**Description of the task**
Locate each line in the records below that contains the word "from" with matching case, and copy every such line in full.

**Stored records**
◇ ◇ ◇ ◇ ◇ ◇ ◇

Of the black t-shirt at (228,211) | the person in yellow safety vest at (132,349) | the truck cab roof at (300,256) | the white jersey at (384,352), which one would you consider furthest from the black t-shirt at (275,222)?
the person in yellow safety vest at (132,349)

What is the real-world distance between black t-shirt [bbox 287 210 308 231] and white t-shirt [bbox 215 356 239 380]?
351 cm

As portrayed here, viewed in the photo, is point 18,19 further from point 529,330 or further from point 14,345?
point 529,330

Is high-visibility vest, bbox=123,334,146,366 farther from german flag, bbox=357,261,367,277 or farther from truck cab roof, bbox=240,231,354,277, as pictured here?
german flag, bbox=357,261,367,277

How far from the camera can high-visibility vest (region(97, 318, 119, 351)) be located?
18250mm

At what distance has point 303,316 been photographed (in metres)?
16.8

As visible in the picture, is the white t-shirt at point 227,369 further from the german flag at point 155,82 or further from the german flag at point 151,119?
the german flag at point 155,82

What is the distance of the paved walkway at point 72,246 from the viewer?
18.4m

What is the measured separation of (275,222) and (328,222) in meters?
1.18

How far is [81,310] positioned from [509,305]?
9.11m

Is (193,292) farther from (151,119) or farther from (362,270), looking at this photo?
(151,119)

◇ ◇ ◇ ◇ ◇ ◇ ◇

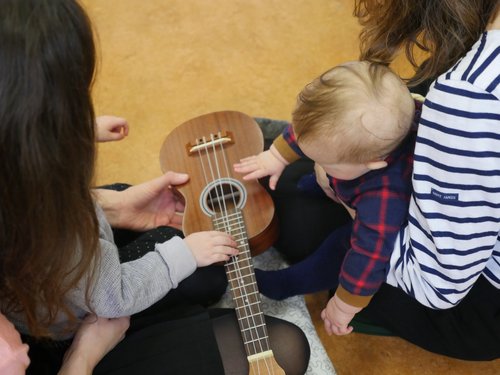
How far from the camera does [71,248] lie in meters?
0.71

◇ ◇ ◇ ◇ ◇ ◇ ◇

**Exercise response**
Of the black t-shirt at (228,211) | the person in yellow safety vest at (132,349) | the truck cab roof at (300,256) | the white jersey at (384,352), which one would you consider furthest from the black t-shirt at (275,222)?
As portrayed here, viewed in the photo, is point 18,19 further from point 529,330 or further from point 14,345?
Is high-visibility vest, bbox=123,334,146,366 farther from german flag, bbox=357,261,367,277 or farther from truck cab roof, bbox=240,231,354,277, as pictured here?
How far from the camera can high-visibility vest (region(97, 318, 119, 351)) be located?
As visible in the picture, is the white t-shirt at point 227,369 further from the german flag at point 155,82 or further from the german flag at point 151,119?
What is the distance of the paved walkway at point 72,246 from the viewer?
How far is [81,310] positioned from [509,305]?
Is (193,292) farther from (151,119) or farther from (362,270), looking at this photo?
How far from the camera does [71,248] lie in meters?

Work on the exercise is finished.